Well reasoned and well stated. [Doffs cap to telerion]None of those arguments is at all persuasive. My understanding of the legal point here is that the government must have a compelling reason for treating homosexual differently than heterosexuals. There has to be a substantive state cause, otherwise it's discrimination.
Reason 1: If the ability to create new taxpayers were the substantive cause, then the state should not recognize heterosexual marriages between infertile couples, including old people. The state however does recognize these marriages. If this condition is only applied to homosexual couples then it's discrimination.
Reason 2: In any marriage there is thing or collection of things that that couple unique. This reason doesn't put forward any case for why homosexuality should disqualify a couple from being married. It just begs the question. Replace "homosexual" with "interracial" and the lack of substance should really jump out at you. (Plus it's the sort of statement that people in the 50's and 60's might actually have made against interracial marriage).
Reason 3: This also isn't an argument against gay marriage specifically. It's an argument against all marriage. Since the state still recognizes heterosexual marriage, and there's no reason offered herein that explains why gay marriage should not also be recognized.

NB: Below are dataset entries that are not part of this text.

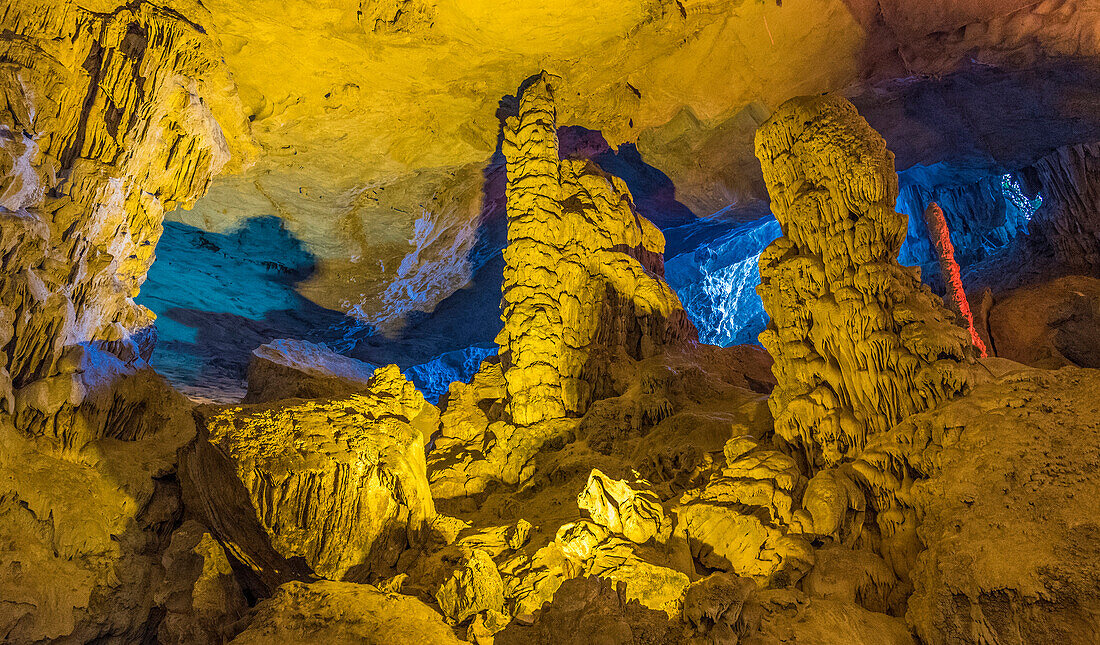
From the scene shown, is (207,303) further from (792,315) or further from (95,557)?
(792,315)

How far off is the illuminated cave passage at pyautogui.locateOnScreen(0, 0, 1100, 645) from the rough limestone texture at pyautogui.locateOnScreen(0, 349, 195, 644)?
0.03 m

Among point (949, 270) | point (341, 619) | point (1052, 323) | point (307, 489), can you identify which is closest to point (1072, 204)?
point (949, 270)

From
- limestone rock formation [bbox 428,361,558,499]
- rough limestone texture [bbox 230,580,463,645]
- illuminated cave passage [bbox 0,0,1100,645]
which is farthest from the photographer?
limestone rock formation [bbox 428,361,558,499]

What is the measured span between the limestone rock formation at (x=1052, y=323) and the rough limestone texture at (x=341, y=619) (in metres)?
10.3

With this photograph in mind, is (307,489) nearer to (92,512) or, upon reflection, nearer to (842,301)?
(92,512)

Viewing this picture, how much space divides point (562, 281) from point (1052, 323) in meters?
8.96

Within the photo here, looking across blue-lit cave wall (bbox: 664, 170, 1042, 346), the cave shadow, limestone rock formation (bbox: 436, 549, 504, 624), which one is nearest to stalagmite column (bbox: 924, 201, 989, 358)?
blue-lit cave wall (bbox: 664, 170, 1042, 346)

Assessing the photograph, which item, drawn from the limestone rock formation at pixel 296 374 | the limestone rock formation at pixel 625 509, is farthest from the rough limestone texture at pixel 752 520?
the limestone rock formation at pixel 296 374

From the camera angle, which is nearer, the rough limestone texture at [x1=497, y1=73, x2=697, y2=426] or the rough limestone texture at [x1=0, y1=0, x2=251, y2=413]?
the rough limestone texture at [x1=0, y1=0, x2=251, y2=413]

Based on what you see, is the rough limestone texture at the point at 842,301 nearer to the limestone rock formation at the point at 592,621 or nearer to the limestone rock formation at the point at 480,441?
the limestone rock formation at the point at 592,621

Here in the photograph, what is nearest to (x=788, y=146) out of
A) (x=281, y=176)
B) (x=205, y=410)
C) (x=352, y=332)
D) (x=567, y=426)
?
(x=567, y=426)

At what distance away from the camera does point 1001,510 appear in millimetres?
5168

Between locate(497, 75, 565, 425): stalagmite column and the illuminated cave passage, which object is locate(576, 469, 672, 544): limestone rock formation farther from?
locate(497, 75, 565, 425): stalagmite column

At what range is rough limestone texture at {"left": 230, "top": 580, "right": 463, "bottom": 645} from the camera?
231 inches
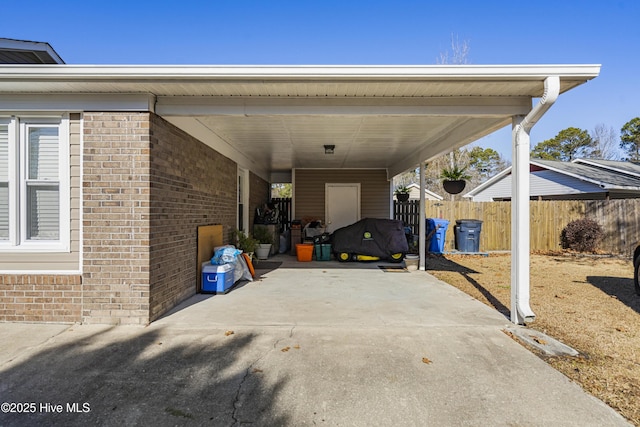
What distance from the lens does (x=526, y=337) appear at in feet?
11.1

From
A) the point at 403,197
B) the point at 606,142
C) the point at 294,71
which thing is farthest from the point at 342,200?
the point at 606,142

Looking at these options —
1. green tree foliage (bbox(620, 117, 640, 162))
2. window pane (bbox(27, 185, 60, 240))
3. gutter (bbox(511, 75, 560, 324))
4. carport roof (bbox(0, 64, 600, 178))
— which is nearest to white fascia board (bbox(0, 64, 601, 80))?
carport roof (bbox(0, 64, 600, 178))

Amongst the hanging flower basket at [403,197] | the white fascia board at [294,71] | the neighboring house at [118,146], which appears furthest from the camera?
the hanging flower basket at [403,197]

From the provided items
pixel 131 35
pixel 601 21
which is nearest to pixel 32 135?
pixel 131 35

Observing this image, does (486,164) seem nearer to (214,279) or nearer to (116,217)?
(214,279)

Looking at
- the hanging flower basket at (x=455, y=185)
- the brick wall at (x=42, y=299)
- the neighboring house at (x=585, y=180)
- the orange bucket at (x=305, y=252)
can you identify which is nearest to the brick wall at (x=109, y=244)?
the brick wall at (x=42, y=299)

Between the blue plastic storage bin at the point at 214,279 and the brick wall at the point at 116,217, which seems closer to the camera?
the brick wall at the point at 116,217

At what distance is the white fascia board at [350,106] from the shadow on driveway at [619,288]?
3.52m

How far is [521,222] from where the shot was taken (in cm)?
376

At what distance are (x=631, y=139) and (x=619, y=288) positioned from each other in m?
33.5

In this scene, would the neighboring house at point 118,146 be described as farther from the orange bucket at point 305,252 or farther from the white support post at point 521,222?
the orange bucket at point 305,252

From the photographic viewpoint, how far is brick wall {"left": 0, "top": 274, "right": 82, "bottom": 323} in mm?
3736

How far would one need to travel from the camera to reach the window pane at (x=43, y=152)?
3.81 m

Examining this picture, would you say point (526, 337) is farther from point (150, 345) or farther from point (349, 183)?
point (349, 183)
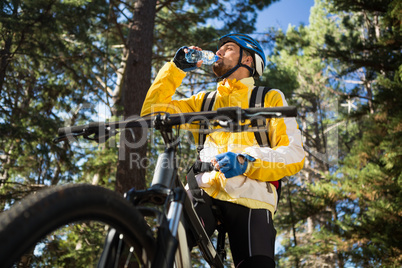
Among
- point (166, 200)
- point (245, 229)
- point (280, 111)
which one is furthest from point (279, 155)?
point (166, 200)

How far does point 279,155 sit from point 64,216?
58.4 inches

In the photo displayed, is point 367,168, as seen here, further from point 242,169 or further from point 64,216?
point 64,216

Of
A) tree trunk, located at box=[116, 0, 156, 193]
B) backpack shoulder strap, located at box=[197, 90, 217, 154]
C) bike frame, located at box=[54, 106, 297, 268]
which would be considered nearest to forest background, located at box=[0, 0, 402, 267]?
tree trunk, located at box=[116, 0, 156, 193]

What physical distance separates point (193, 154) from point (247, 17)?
17.2 feet

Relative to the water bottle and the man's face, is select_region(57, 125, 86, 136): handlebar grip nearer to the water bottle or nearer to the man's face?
the water bottle

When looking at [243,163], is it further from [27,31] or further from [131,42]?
[27,31]

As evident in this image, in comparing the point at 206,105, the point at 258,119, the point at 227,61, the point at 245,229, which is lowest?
the point at 245,229

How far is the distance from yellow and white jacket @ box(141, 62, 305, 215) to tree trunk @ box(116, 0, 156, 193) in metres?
3.67

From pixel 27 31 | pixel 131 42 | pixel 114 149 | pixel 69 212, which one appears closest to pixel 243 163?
pixel 69 212

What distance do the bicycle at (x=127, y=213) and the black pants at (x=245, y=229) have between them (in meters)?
0.36

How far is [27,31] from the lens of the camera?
29.0ft

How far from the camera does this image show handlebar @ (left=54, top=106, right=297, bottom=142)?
1.76m

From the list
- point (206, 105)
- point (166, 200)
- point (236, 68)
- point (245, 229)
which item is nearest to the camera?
point (166, 200)

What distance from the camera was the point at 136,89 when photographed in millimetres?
7703
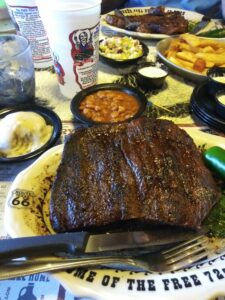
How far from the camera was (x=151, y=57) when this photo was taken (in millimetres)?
2389

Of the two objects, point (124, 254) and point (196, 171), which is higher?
point (196, 171)

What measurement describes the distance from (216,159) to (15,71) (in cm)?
125

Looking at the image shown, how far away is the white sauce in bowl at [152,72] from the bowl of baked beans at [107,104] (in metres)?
0.28

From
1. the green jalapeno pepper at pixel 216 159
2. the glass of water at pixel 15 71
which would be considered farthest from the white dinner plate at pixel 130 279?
the glass of water at pixel 15 71

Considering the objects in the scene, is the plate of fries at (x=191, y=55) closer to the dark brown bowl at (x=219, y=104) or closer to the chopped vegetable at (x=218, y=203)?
the dark brown bowl at (x=219, y=104)

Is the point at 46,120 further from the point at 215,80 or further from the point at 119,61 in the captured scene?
the point at 215,80

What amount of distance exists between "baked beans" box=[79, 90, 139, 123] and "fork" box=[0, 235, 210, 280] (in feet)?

Reason 4: This is argument is not only in compelling but it's also chauvinistic because it assumes that women don't own businesses. Does the state have a problem with mergers between men and women? Do we seen this abuse of marriage occurring now? At best this is an argument for reexamining business law as it relates to marriage.
So while these four reasons are certainly secular, none of them addresses the central question, "What compelling, substantive reason does the state have for recognizing heterosexual marriages and not recognizing homosexual ones?"